Four methods of selecting, cutting, cutting and storing hard branches
(1) Selecting and cutting cuttings Select branches of the same year (two-year-old branches can also be used if the source is scarce) or sprouting branches of a relatively young mother plant. The branches should be strong, free of pests and diseases, close to the main trunk, and lignified. Cutting cuttings should be taken when the tree stops growing or begins to shed its leaves. After cutting, cut the branches immediately into cuttings and then store them. You can also store them first and then cut the cuttings before cutting.
(2) Storage of branches Since cuttings are mostly taken in spring, branches need to be stored for a period of time after being cut. The most common storage method is to bury the cuttings in the open field. Choose a dry, well-drained, leeward and sunny place to dig a ditch, bundle the branches into bundles, bury them in the ditch, and cover them with wet sand and soil. If there are too many branches, you can put some grass bundles in the middle to facilitate ventilation. In the northern region, there are underground kilns for storage. It is safer to bury the branches in wet sand and stack them in 2 to 3 layers. Whether it is stored in the open field or indoors, it is necessary to check for mildew frequently to avoid affecting the survival rate. In the southern region, the method of cutting into cuttings first and then storing them is often used. This gives the cuttings enough time to heal the cut, promotes the transformation of rooting substances, and can facilitate storage and save land. The storage methods are roughly the same. For example, the cut cuttings need to be bundled according to a certain number (usually 50 to 100 branches per bundle), and the cuttings are placed vertically at the bottom of the ditch for better results.

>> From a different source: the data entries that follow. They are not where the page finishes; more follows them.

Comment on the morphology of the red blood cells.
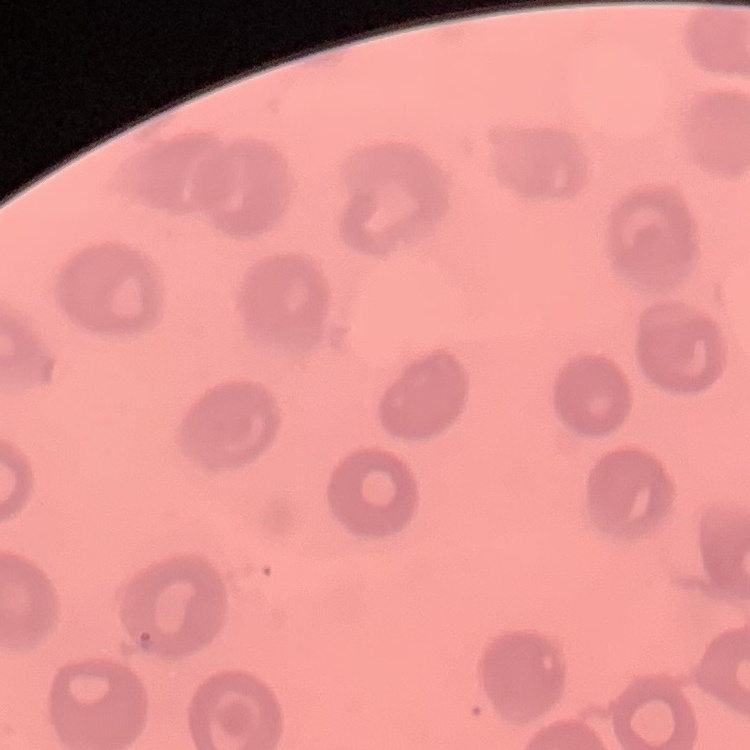

No rouleaux formation.

{
  "preparation": "thin blood smear",
  "stain": "Field's or Giemsa",
  "image_type": "square crop of a larger photomicrograph"
}Outline each blood parasite and name the species.
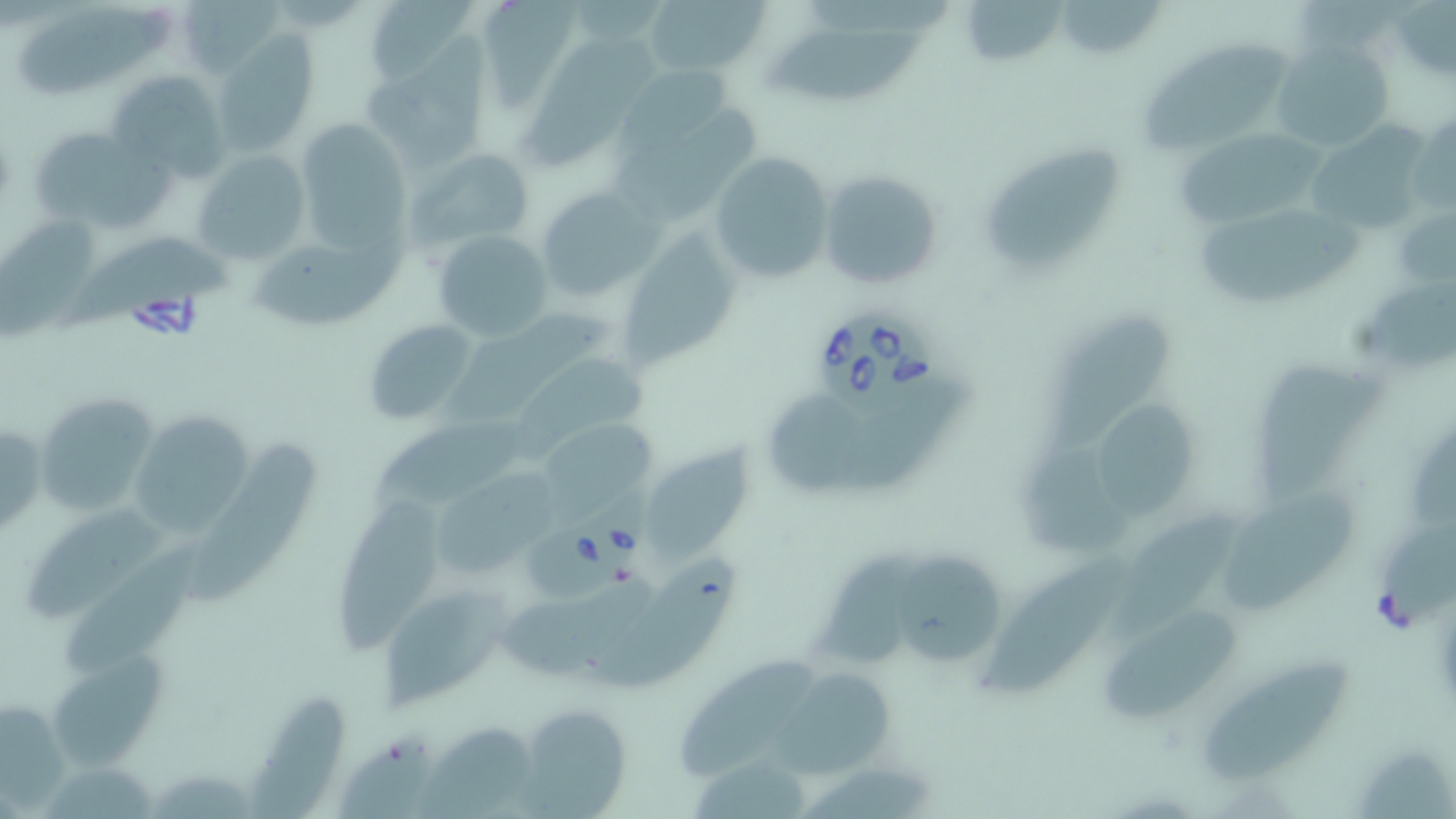
Approximate bounding boxes as named x1/y1/x2/y2 corners in pixels.
Babesia divergens-infected red blood cells: (x1=820, y1=310, x2=939, y2=413), (x1=534, y1=486, x2=662, y2=599).
No Plasmodium falciparum, Plasmodium ovale, Plasmodium malariae, Plasmodium vivax, or Trypanosoma brucei observed.

{
  "slide_level_diagnosis": "Babesia divergens",
  "stain": "May-Grünwald-Giemsa",
  "preparation": "thin blood smear",
  "image_size": "1456×819 pixels",
  "field_of_view": "single",
  "modality": "optical microscopy",
  "magnification": "1000x",
  "uninfected_red_blood_cell_locations": "approximate bounding boxes as named x1/y1/x2/y2 corners in pixels: (x1=367, y1=0, x2=477, y2=91), (x1=642, y1=0, x2=769, y2=82), (x1=967, y1=0, x2=1067, y2=66), (x1=1062, y1=0, x2=1170, y2=59), (x1=185, y1=2, x2=285, y2=76), (x1=806, y1=2, x2=955, y2=42), (x1=485, y1=3, x2=587, y2=103), (x1=21, y1=4, x2=169, y2=103), (x1=770, y1=23, x2=931, y2=103), (x1=362, y1=27, x2=498, y2=176), (x1=212, y1=33, x2=317, y2=157), (x1=520, y1=36, x2=660, y2=170), (x1=1144, y1=39, x2=1289, y2=160), (x1=1272, y1=42, x2=1393, y2=153), (x1=620, y1=59, x2=738, y2=158), (x1=109, y1=69, x2=231, y2=184), (x1=613, y1=111, x2=762, y2=225), (x1=1308, y1=111, x2=1435, y2=234), (x1=1411, y1=112, x2=1455, y2=216), (x1=295, y1=118, x2=419, y2=259), (x1=1174, y1=126, x2=1327, y2=222), (x1=37, y1=133, x2=188, y2=235), (x1=983, y1=141, x2=1125, y2=273), (x1=405, y1=148, x2=535, y2=253), (x1=190, y1=149, x2=310, y2=268), (x1=707, y1=151, x2=837, y2=285), (x1=818, y1=169, x2=944, y2=293), (x1=536, y1=186, x2=660, y2=299), (x1=1198, y1=202, x2=1366, y2=307), (x1=1393, y1=206, x2=1453, y2=291), (x1=0, y1=214, x2=109, y2=339), (x1=620, y1=219, x2=744, y2=369), (x1=430, y1=228, x2=555, y2=342), (x1=247, y1=235, x2=423, y2=327), (x1=65, y1=239, x2=241, y2=336), (x1=1360, y1=284, x2=1455, y2=371), (x1=446, y1=311, x2=622, y2=421), (x1=1044, y1=312, x2=1172, y2=461), (x1=363, y1=319, x2=480, y2=426), (x1=518, y1=351, x2=655, y2=454), (x1=1256, y1=357, x2=1387, y2=503), (x1=830, y1=377, x2=982, y2=491), (x1=768, y1=393, x2=860, y2=490), (x1=37, y1=395, x2=154, y2=513), (x1=1097, y1=403, x2=1199, y2=521), (x1=365, y1=412, x2=546, y2=512), (x1=133, y1=414, x2=252, y2=531), (x1=542, y1=423, x2=652, y2=514), (x1=1411, y1=432, x2=1456, y2=534), (x1=650, y1=435, x2=767, y2=564), (x1=196, y1=436, x2=322, y2=603), (x1=1017, y1=452, x2=1139, y2=552), (x1=437, y1=463, x2=568, y2=579), (x1=1223, y1=487, x2=1358, y2=618), (x1=338, y1=496, x2=445, y2=665), (x1=1111, y1=498, x2=1240, y2=646), (x1=29, y1=503, x2=173, y2=624), (x1=1382, y1=524, x2=1456, y2=626), (x1=64, y1=542, x2=210, y2=678), (x1=894, y1=542, x2=1015, y2=667), (x1=822, y1=545, x2=932, y2=671), (x1=984, y1=548, x2=1122, y2=699), (x1=596, y1=557, x2=742, y2=689), (x1=502, y1=576, x2=654, y2=675), (x1=380, y1=585, x2=517, y2=712), (x1=1103, y1=604, x2=1237, y2=721), (x1=54, y1=652, x2=177, y2=772), (x1=672, y1=653, x2=817, y2=787), (x1=1205, y1=654, x2=1354, y2=784), (x1=780, y1=671, x2=899, y2=776), (x1=246, y1=688, x2=343, y2=819), (x1=2, y1=701, x2=73, y2=819), (x1=517, y1=704, x2=630, y2=815), (x1=418, y1=727, x2=553, y2=819), (x1=338, y1=729, x2=442, y2=819), (x1=1359, y1=738, x2=1456, y2=819), (x1=693, y1=757, x2=824, y2=819), (x1=44, y1=764, x2=160, y2=819), (x1=800, y1=766, x2=950, y2=819), (x1=150, y1=768, x2=270, y2=819)"
}Look for parasitized red blood cells.
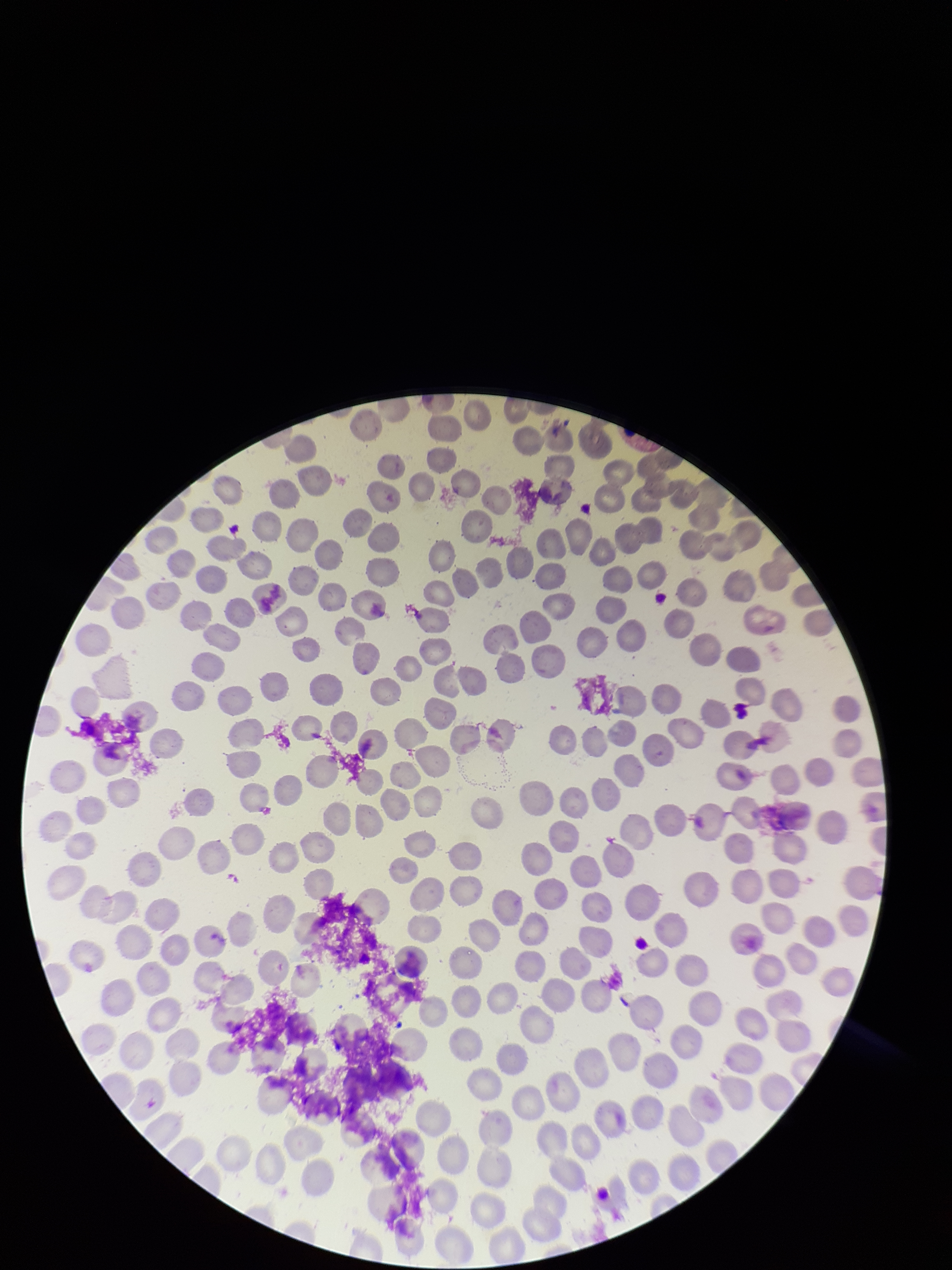
None detected.

Summary:
  - Image size: 952×1270 pixels
  - Parasitized red blood cell count: 0
  - Patient malaria status: negative
  - Field of view: single
  - Preparation: thin smear
  - Capture: smartphone photograph through the microscope eyepiece
  - Red blood cell count: 188
  - Stain: Giemsa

(3) Cuttings The commonly used cutting method is to select the strong part of the middle section of the branch and cut branches about 10 to 20 cm long. Each cutting should retain 2 to 3 full buds, and the spacing should not be too long. The tip of the branch is generally not used. The cutting cut should be smooth, with the upper end about 0.5 to 1 cm above the bud and the lower end close to the bottom of the bud. The lower end of the cut is generally horizontal to ensure uniform rooting, but some tree species with slow rooting can also be cut into an inclined surface to expand the contact surface with the soil.
The upper end of the cut is generally inclined, with the bud side higher and the back bud side lower to avoid water accumulation after cutting. Thinner cuttings can also be cut into a flat surface.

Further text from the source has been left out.